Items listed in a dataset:
↓↓↓

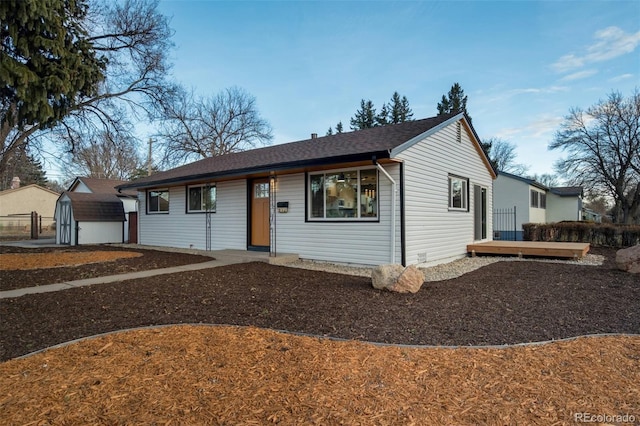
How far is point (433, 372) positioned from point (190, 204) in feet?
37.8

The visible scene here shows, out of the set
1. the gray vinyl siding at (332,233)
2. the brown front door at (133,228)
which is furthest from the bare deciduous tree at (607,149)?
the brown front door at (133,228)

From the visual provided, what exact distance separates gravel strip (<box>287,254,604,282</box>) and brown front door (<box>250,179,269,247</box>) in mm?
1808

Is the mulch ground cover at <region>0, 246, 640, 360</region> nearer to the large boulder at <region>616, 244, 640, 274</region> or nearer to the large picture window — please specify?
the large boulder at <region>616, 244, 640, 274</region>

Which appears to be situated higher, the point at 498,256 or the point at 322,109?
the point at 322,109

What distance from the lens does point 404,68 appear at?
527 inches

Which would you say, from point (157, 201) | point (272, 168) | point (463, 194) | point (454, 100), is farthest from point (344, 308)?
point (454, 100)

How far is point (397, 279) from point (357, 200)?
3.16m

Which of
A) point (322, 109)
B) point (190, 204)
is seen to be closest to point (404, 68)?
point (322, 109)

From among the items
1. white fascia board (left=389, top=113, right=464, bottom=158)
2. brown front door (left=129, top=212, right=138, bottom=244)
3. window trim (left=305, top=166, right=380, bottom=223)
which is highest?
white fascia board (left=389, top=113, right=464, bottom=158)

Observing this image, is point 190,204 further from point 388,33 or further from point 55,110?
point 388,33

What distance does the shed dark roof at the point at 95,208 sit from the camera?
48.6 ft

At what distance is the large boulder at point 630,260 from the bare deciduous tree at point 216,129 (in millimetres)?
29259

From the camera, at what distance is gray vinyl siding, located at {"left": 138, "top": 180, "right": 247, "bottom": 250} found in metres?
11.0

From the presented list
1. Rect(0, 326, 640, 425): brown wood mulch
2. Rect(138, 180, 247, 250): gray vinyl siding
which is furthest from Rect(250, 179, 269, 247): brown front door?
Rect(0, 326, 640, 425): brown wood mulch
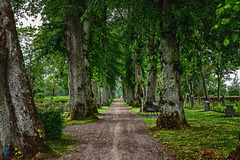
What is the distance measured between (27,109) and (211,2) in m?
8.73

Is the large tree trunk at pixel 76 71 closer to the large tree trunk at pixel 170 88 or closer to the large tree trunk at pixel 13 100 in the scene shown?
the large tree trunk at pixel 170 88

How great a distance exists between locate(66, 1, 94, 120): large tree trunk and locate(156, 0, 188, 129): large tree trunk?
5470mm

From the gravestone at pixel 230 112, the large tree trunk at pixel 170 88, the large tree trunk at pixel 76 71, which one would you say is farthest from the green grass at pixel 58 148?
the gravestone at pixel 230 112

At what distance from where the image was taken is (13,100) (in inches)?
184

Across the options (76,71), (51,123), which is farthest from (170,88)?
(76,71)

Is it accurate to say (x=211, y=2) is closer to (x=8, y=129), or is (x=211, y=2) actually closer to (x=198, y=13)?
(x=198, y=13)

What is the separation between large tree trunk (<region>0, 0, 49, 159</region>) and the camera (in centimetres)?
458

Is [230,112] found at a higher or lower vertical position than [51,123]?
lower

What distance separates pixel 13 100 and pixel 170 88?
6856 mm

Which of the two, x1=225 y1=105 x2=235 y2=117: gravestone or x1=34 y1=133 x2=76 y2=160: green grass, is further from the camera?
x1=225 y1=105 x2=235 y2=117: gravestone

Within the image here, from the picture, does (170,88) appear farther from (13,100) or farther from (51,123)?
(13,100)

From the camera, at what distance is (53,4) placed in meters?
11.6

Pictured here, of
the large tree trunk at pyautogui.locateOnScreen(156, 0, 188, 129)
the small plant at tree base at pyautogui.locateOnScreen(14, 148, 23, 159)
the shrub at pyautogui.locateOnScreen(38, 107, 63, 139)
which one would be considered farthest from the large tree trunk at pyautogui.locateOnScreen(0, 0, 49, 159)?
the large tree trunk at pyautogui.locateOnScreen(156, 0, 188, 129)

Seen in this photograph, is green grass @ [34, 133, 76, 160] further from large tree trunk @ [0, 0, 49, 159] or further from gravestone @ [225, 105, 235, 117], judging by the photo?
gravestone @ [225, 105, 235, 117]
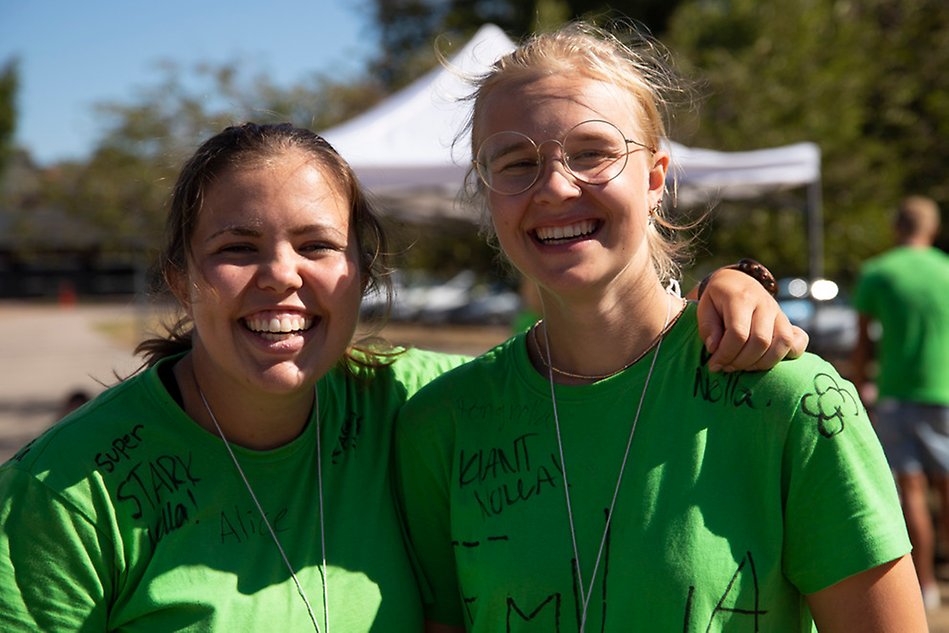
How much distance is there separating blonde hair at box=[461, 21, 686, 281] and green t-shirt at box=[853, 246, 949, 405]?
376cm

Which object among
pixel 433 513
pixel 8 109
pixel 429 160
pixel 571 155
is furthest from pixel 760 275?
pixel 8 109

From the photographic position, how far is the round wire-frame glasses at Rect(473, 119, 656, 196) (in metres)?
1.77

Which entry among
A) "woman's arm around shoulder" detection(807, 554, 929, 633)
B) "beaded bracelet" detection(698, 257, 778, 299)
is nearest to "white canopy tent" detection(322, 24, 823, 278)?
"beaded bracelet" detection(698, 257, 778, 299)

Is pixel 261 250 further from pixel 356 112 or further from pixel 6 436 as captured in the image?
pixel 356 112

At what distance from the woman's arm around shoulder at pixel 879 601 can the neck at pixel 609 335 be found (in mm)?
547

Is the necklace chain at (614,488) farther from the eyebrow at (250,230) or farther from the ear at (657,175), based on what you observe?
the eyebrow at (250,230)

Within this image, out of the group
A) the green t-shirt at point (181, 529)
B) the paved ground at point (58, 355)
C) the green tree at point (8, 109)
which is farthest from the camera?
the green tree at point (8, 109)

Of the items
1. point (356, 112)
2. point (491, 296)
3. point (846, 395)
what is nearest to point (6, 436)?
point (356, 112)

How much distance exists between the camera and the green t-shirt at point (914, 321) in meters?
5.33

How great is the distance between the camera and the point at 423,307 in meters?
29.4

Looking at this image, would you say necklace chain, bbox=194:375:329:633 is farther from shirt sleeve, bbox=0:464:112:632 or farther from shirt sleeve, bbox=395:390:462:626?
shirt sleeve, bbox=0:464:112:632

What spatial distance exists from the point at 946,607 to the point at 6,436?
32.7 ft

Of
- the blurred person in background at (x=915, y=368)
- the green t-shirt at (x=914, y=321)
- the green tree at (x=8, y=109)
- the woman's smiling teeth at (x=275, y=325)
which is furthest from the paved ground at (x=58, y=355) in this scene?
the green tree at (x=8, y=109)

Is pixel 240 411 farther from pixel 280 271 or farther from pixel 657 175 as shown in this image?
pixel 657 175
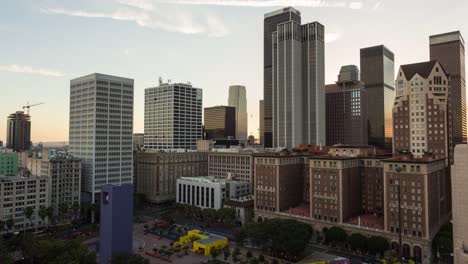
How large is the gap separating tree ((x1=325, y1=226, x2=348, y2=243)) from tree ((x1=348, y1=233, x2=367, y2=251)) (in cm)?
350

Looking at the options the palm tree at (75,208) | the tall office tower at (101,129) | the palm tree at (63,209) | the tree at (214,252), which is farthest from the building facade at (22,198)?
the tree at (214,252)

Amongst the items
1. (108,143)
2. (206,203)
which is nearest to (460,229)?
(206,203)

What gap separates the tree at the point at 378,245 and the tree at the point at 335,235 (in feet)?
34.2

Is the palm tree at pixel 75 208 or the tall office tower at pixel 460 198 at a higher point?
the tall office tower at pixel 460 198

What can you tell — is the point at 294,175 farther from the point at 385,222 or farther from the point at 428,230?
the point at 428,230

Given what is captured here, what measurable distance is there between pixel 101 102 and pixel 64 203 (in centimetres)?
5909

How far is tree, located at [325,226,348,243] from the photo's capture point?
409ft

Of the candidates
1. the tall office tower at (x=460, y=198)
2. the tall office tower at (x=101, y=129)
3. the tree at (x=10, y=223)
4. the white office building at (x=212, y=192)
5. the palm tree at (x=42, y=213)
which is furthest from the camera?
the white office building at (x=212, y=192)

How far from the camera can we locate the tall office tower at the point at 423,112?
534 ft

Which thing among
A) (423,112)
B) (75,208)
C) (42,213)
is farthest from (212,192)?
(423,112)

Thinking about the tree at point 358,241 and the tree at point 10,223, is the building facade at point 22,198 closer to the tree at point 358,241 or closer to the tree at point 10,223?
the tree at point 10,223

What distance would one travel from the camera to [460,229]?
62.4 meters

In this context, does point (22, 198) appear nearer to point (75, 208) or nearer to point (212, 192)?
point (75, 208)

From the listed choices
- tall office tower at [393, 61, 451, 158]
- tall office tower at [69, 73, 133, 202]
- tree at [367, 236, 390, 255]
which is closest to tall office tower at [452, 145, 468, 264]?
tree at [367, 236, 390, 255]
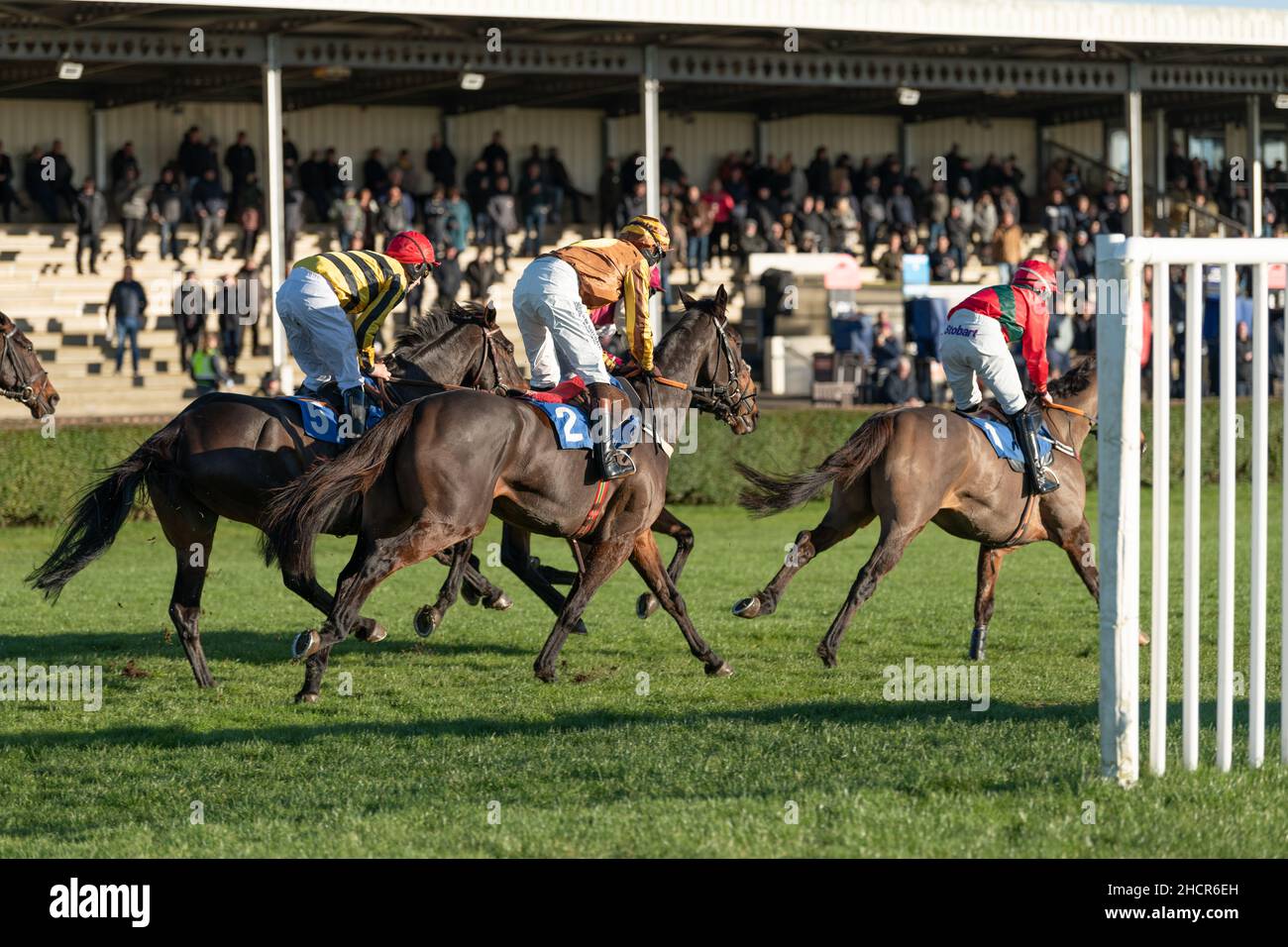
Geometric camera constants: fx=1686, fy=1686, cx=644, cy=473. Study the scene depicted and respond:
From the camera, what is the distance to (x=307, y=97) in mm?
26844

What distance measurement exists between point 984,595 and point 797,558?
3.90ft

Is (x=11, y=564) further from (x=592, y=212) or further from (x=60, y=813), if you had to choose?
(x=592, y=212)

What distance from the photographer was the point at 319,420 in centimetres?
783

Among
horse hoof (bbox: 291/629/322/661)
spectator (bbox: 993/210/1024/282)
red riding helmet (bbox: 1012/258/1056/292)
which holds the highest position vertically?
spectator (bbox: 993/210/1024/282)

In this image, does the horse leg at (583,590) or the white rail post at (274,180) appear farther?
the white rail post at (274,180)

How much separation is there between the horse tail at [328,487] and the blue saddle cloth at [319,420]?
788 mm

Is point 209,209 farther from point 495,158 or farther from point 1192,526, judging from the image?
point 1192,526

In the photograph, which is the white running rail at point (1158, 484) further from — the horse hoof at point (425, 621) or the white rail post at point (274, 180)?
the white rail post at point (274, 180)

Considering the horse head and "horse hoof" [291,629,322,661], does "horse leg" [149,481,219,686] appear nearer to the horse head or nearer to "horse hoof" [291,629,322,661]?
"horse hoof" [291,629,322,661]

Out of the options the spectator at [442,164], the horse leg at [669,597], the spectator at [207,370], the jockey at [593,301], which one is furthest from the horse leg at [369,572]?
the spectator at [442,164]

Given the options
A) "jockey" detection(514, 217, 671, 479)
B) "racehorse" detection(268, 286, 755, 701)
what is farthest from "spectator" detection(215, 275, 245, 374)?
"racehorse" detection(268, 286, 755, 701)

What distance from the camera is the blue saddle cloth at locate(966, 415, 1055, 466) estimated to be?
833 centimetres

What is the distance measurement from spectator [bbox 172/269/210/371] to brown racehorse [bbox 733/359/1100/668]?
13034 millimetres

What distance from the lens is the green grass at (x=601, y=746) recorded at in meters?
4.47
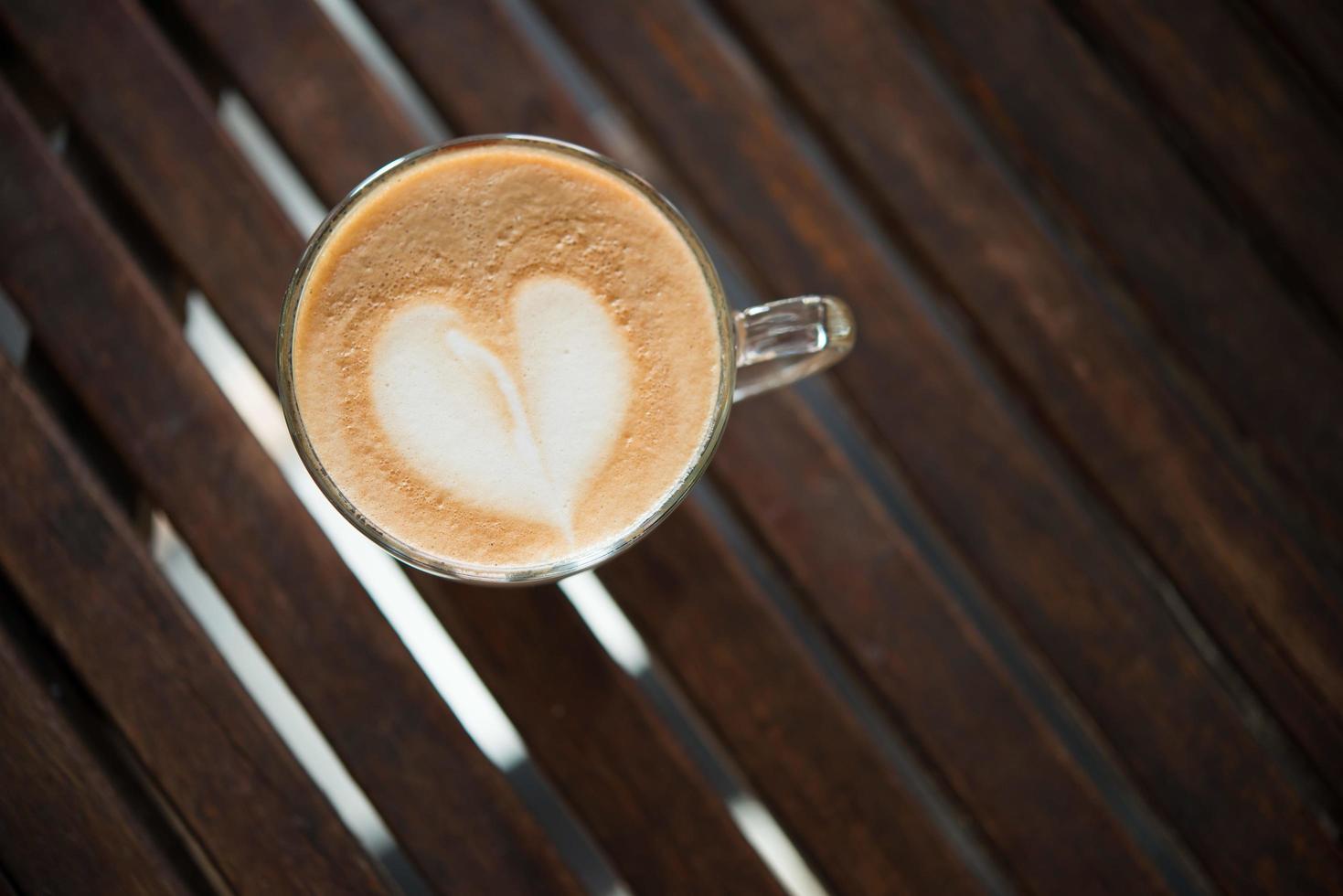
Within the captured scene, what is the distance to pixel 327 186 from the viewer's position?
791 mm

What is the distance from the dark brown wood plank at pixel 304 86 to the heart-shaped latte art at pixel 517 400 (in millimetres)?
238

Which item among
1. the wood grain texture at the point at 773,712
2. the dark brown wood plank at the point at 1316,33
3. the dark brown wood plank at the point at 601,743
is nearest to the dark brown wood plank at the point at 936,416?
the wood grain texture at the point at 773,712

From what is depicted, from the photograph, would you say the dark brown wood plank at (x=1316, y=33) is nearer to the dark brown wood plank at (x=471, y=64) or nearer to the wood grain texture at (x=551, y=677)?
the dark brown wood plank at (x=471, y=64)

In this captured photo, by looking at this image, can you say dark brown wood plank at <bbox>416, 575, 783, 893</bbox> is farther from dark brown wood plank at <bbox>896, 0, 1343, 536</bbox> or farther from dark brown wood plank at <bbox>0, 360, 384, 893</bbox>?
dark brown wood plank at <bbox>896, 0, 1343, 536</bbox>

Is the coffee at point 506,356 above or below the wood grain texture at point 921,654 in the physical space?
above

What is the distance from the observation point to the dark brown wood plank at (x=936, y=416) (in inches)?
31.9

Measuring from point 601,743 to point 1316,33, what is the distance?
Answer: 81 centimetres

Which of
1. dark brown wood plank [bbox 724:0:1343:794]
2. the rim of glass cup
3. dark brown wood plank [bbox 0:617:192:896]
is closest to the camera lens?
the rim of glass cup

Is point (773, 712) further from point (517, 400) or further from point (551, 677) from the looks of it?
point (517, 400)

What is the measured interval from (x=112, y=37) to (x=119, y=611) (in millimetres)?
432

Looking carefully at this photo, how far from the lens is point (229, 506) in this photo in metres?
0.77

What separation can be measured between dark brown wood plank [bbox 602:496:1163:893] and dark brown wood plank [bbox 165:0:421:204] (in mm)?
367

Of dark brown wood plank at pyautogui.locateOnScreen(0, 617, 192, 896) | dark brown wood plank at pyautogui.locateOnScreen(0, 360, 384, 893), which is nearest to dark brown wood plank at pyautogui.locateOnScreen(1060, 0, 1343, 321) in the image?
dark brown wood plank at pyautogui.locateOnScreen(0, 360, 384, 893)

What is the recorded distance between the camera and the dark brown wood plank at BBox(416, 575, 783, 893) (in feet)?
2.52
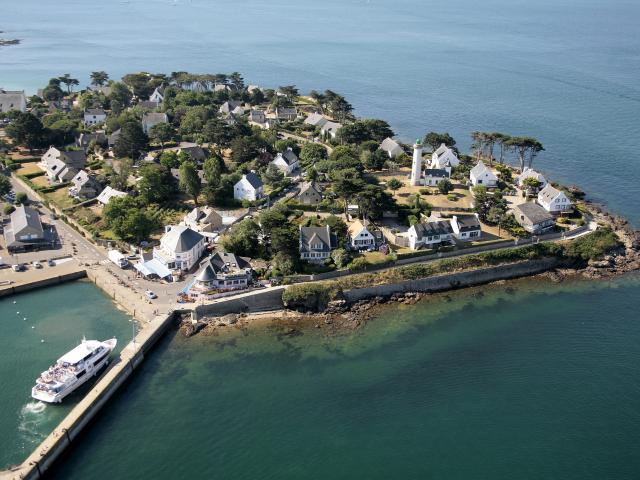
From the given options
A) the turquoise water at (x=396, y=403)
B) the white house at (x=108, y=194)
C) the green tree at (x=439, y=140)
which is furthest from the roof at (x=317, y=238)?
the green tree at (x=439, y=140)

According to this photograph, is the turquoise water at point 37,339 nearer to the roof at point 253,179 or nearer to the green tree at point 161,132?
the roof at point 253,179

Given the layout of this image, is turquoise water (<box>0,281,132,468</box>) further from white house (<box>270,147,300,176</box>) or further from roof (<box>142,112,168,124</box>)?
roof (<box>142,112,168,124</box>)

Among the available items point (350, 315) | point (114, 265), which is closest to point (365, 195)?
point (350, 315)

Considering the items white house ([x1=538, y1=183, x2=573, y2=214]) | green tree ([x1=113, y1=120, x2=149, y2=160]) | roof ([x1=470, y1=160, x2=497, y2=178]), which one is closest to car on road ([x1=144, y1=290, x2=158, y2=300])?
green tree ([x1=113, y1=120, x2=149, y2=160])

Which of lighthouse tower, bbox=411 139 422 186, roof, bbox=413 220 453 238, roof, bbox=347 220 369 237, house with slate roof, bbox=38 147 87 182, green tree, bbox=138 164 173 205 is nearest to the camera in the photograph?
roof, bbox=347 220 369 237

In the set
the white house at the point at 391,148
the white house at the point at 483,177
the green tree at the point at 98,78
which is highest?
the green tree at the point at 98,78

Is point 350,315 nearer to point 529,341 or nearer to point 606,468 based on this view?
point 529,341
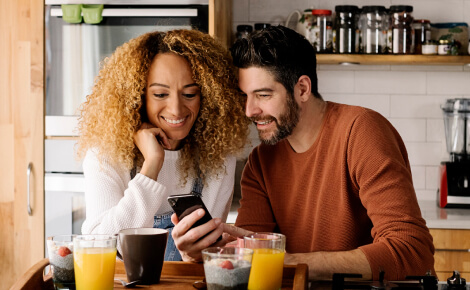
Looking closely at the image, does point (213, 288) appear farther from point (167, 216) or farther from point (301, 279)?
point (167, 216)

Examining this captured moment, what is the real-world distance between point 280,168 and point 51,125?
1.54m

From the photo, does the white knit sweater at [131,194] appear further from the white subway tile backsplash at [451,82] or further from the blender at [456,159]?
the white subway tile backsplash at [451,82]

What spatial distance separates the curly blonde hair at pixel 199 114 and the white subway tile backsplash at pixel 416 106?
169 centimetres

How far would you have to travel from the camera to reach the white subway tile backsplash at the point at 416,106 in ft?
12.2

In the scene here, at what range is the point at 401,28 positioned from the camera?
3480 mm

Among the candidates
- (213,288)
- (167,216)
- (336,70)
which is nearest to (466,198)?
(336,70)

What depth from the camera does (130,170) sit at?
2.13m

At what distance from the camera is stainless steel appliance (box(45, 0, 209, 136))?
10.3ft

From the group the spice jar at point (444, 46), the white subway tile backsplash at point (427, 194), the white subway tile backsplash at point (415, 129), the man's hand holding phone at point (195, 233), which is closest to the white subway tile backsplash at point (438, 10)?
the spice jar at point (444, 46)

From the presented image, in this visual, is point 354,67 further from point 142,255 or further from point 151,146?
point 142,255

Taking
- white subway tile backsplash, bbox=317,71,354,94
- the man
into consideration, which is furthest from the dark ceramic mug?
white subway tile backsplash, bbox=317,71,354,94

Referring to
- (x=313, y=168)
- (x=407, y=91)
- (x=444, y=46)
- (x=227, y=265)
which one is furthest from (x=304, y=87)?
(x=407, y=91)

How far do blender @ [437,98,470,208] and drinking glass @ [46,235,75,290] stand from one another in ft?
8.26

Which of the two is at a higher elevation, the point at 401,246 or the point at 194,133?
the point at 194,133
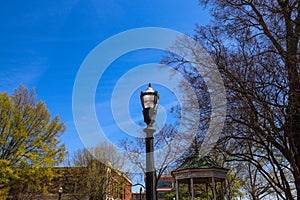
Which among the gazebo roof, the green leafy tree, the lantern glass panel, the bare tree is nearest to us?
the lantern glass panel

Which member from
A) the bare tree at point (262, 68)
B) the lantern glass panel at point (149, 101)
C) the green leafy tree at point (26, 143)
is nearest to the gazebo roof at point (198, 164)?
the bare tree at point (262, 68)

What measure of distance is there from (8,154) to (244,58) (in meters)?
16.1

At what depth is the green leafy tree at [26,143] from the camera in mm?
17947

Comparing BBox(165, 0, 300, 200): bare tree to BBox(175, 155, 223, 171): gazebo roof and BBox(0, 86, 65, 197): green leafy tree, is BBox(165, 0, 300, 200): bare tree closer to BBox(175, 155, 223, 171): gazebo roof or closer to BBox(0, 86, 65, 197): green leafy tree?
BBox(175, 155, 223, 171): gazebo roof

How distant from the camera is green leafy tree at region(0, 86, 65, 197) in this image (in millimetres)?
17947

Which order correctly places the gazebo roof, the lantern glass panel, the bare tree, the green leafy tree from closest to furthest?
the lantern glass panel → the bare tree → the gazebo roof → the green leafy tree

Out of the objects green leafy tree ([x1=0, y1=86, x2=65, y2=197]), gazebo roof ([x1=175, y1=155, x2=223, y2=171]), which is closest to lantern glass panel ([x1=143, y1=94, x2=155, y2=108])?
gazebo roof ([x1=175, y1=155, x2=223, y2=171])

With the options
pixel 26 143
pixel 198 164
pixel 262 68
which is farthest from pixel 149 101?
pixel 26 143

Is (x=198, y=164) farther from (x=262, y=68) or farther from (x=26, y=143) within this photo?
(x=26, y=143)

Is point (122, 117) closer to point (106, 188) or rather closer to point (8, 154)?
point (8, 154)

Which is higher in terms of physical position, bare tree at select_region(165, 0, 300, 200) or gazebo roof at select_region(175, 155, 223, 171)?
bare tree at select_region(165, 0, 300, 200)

↑↑↑

**STATED PROBLEM**: Can you rewrite only the part of the listing from the line with "Given the options" to the line with "833 centimetres", putting "lens" in place of "camera" and leaving everything else unchanged?

**RESPONSE**:
Given the options
A) "jockey" detection(514, 217, 671, 479)
B) "racehorse" detection(268, 286, 755, 701)
what is farthest from "spectator" detection(215, 275, 245, 374)?
"racehorse" detection(268, 286, 755, 701)

What distance from the lens is the blue saddle cloth at locate(966, 415, 1055, 466) estimated to be?
833 centimetres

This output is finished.